Bhutto-Zardari, leader of the Pakistan People’s Party, said in a Twitter post that he was “honoured” and honored to be sworn in as foreign minister.
He and his party “will play our part in restoring democracy, enacting electoral reforms, fighting for a fairer economy and making Pakistan’s case on the world stage,” he wrote.
honored and humbled to be sworn in as Minister of Foreign Affairs in the 🇵🇰 National Unity Government. The PPP, as the second largest party in the coalition, will play our part in restoring democracy, enacting electoral reforms, fighting for a fairer economy and making Pakistan’s case on the world stage. pic.twitter.com/vkaIWkSN7x
— BilawalBhuttoZardari (@BBhuttoZardari) April 27, 2022
Bhutto-Zardari became party leader aged 19 while studying at Oxford, after his mother was murdered.
With more than half of Pakistan’s population aged 22 or younger, Bhutto’s social media acumen is also a hit with young people, though he is often mocked for his poor command of Urdu, the national language. .
Political commentators have mixed views on Bhutto’s abilities – or how long he can maintain good relations with Prime Minister Sharif of the rival Pakistan Muslim League-N party.
“I believe it is an untested missile,” analyst Hassan Askari Rizvi told AFP news agency.
“It is too early for a young MP like Bilawal Bhutto…and it will be difficult for him to deal with the problems facing Pakistan, with serious challenges on the external fronts.”
Fellow analyst Farzana Bari disagreed.
“I think Bilawal is smart enough to hold the fort,” she told AFP, adding that he was “more progressive” than the leaders of other political parties.
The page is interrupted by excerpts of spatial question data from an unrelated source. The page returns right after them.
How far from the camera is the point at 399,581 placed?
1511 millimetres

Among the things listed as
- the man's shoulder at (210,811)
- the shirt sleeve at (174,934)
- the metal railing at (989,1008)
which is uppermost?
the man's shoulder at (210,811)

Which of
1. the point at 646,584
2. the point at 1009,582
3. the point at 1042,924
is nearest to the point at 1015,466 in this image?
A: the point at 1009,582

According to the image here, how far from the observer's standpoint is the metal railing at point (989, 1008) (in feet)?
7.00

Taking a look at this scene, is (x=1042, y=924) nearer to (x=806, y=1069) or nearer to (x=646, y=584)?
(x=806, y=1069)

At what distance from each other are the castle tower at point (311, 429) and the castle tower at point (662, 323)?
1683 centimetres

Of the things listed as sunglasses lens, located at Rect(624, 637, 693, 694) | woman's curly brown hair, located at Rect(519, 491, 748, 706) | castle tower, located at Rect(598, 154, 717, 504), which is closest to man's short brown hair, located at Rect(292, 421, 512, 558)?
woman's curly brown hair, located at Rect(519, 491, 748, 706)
First foreign mission to Riyadh
Bhutto-Zardari’s first foreign mission will accompany Sharif on Thursday to Saudi Arabia, a key trading partner and a regular source of relief for Pakistan’s struggling economy.
Sharif announced a 41-member cabinet after taking over from ousted Prime Minister Imran Khan earlier this month.
Khan alleged that the United States supported a plot to overthrow him simply because he refused Washington’s advice not to visit Russia in February, a charge Washington denies.
Pakistan’s foreign ministry, military and civilian leaders have also dismissed Khan’s claims.
The trip to longtime ally Riyadh, which begins on Thursday, is Sharif’s first international visit as prime minister.
A statement from Sharif’s office said he would hold talks with Saudi leaders “with a particular focus on advancing economic, trade and investment ties and creating greater opportunities for the workforce. Pakistani in Saudi Arabia”.
The two sides will also discuss a series of regional and international issues of common interest.
Sharif is likely to seek financial support from Saudi Arabia to help build up the country’s foreign exchange reserves, which have fallen to $10.8 billion, barely enough to pay for two months of imports.
Sharif’s new finance minister, Miftah Ismail, said Pakistan was facing widening budget and current account deficits, falling foreign exchange reserves and high inflation.